In prognosis, it will not be just the fleeting love affair with TBMD that will contribute to harmful neglect of other missions. Rather, it will be TBMD coupled with the sheer lack of enough surface combatants to conduct all of the other missions required at sea. As battle groups deploy with fewer and fewer surface combatants to protect them, which missions will draw priority? One imagines the Aegis TBMD combatants being mustered and stationed to provide an umbrella of defense for the upper tier of U.S., favored nation’s, or some aggression victim's air space. Somehow, a billion-dollar Aegis combatant seems more at home in a TBMD station than escorting the T-AKR Deiiabola from Charleston to the Arabian Gulf to offload a mechanized brigade’s equipment. Yet Aegis-equipped surface combatants will soon have to do both. It is the escort duty that for years has been more typical of surface combatants. Though historically required to execute many missions, the utility infielder of the battle group is now tethered increasingly to the Tomahawk launch box and predictably will be tied increasingly to a TBMD zone.
These valid missions may have been folded into the surface combatant repertoire prior to the drastic downsizing of the surface combatant force structure. However, the recent and ongoing loss of many surface combatants equally equipped to execute the less sexy missions (e.g., plane guard, naval gunfire support, convoy, amphibious group protection, ASW patrol, and maritime interdiction) has contributed to a shortage of surface combatants to carry out all missions.
At a time of force structure subtraction, mission additions such as TBMD and Tomahawk produce conditions that—to the seaman—are like a natural fiber rope under heavy strain. The telltale audible protests threaten to part the line securing the surface combatant to all operations from the sea. To add capability, without a commensurate addition of availability, risks parting that line, and the backlash is a performance degradation in all surface-combatant missions.
The precarious balance between force projection and force protection, in which the dwindling surface combatant contributes on both sides of the scale, is upset by the reduced numbers available for duty.
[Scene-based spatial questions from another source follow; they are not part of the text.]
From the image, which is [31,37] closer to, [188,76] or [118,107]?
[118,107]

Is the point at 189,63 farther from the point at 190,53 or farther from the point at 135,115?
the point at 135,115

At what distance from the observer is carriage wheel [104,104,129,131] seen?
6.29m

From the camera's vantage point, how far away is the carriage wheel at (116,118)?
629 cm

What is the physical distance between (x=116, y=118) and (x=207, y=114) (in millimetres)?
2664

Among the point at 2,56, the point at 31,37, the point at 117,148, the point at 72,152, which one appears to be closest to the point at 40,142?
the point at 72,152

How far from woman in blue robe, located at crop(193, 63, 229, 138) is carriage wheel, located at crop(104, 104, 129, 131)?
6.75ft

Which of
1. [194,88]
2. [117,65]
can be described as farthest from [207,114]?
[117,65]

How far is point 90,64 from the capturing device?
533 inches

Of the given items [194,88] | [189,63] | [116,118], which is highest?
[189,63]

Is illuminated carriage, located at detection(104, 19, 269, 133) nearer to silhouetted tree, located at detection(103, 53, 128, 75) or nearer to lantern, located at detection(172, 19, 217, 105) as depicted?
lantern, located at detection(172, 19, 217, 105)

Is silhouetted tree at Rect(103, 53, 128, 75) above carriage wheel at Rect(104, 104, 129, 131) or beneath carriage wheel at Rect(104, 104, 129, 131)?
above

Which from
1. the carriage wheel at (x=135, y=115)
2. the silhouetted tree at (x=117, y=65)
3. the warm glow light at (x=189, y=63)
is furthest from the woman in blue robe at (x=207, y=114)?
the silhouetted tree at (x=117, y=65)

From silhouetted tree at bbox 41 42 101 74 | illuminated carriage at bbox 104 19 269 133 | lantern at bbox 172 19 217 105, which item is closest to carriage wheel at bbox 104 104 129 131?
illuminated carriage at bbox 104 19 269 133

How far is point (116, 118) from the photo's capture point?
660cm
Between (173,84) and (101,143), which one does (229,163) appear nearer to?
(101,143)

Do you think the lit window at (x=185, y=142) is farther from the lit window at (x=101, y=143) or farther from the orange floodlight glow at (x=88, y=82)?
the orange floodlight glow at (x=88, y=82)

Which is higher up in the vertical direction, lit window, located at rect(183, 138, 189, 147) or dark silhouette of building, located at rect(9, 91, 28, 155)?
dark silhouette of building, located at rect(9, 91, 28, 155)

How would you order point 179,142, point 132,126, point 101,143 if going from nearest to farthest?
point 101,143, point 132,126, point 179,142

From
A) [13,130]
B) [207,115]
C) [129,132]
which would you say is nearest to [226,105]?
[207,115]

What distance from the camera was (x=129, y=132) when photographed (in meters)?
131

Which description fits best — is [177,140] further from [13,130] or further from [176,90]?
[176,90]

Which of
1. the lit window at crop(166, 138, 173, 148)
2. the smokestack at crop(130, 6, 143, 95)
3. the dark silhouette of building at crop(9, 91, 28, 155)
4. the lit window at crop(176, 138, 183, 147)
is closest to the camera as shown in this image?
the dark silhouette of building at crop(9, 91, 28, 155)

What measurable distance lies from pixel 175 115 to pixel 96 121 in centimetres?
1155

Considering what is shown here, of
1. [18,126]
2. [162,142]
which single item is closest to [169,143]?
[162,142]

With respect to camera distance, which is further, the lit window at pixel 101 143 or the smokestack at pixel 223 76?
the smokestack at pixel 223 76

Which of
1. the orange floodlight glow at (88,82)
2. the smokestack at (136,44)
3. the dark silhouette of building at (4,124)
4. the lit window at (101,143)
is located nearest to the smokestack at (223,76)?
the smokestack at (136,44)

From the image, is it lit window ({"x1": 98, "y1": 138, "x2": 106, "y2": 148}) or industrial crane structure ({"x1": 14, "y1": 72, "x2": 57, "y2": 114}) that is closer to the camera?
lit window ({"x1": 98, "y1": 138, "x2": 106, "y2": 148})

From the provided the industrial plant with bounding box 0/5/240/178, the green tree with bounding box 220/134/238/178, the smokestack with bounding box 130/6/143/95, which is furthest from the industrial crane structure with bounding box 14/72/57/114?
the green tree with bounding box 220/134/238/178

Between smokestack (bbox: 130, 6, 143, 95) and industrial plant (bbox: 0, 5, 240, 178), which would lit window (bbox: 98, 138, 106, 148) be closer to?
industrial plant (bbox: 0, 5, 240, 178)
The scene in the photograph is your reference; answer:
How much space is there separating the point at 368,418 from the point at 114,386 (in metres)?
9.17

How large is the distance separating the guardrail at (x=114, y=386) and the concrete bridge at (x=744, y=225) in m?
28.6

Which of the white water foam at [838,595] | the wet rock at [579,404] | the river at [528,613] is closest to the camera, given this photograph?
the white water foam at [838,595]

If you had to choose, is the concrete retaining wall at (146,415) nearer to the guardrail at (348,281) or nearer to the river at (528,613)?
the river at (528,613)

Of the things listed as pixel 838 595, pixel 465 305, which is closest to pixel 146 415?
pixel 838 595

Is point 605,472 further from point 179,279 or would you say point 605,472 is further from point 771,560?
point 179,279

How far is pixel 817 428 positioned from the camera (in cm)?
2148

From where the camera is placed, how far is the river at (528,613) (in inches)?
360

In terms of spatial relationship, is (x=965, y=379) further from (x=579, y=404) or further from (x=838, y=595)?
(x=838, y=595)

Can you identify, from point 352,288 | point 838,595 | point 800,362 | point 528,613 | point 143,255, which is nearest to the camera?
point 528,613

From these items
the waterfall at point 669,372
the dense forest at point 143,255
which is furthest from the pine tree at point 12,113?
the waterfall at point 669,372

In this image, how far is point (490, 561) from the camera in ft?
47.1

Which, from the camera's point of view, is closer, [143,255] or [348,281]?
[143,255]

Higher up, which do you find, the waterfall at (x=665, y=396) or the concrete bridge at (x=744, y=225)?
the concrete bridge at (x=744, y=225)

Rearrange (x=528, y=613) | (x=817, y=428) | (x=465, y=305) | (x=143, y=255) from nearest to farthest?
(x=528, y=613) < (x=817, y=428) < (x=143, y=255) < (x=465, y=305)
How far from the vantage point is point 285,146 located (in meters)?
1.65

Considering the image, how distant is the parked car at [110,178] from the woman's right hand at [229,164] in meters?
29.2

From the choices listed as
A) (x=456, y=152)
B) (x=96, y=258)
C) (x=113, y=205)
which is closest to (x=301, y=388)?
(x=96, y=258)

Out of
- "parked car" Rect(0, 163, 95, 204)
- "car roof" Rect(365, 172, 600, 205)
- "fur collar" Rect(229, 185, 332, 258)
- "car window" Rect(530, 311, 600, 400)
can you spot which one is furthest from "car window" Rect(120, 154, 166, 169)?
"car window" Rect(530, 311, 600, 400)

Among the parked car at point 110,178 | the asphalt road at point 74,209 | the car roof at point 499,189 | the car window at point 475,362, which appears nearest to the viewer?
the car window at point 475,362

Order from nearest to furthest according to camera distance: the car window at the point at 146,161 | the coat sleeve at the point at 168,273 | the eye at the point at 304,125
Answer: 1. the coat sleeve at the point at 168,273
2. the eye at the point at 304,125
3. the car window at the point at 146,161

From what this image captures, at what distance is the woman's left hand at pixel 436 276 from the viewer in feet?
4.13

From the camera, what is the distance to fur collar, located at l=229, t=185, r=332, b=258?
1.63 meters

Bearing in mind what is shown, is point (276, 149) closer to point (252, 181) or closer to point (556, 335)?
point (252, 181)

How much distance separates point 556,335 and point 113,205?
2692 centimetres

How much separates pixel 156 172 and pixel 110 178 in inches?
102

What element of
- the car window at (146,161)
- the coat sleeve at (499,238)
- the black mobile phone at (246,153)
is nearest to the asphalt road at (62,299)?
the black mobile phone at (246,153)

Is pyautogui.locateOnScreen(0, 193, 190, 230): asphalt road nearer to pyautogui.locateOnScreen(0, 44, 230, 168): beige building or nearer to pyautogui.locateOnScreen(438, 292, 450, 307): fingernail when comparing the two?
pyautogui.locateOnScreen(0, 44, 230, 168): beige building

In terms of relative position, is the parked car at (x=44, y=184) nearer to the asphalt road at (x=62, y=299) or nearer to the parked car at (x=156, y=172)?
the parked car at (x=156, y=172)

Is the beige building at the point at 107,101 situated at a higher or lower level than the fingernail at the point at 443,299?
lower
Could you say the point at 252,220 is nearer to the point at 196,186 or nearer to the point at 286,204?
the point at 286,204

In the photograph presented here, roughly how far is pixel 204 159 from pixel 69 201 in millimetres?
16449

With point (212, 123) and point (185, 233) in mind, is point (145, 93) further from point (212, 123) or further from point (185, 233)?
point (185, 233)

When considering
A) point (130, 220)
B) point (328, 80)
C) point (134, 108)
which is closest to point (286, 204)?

The balance is gone, and only undesirable choices remain. Normally unacceptable sacrifices in protection of the force will give way to projection of power and defense of randomly targeted civil populations.
So, once again, can we swallow the TBMD pill? The answer is that we must; however, we must not do so without first using the TBMD mission addition as justification for a commensurate increase in surface combatant force levels. The two-MRC scenario with the full range of surface combatant duty requirements—including a taxing TBMD and Tomahawk requirement—should be used as the baseline in calculating the numbers of required surface combatants.
An appropriately conservative estimate that accounts for training and maintenance cycles produces numbers in the range of 150 to 160, which is well above the planned 116. The actual number required is subject to extended debate. The point is, the TBMD mission will require additional ships. Keeping the planned amount of ships— without accounting for the new mission requirements—will lead to a siphoning off of surface combatants from seemingly less-urgent missions to those missions making the strategic front page news.
When adding capability, let’s not forget to add availability. The pleasurable moments for a good shepherd are few, but they are fewer still without enough shepherds to tend to the flock.
Commander Rosenlof is a surface warfare officer who completed his Executive Officer tour in the USS O'Brien (DD-975). He is on the staff at Headquarters U.S. Commander in Chief, Pacific, at Camp H. M. Smith in Hawaii.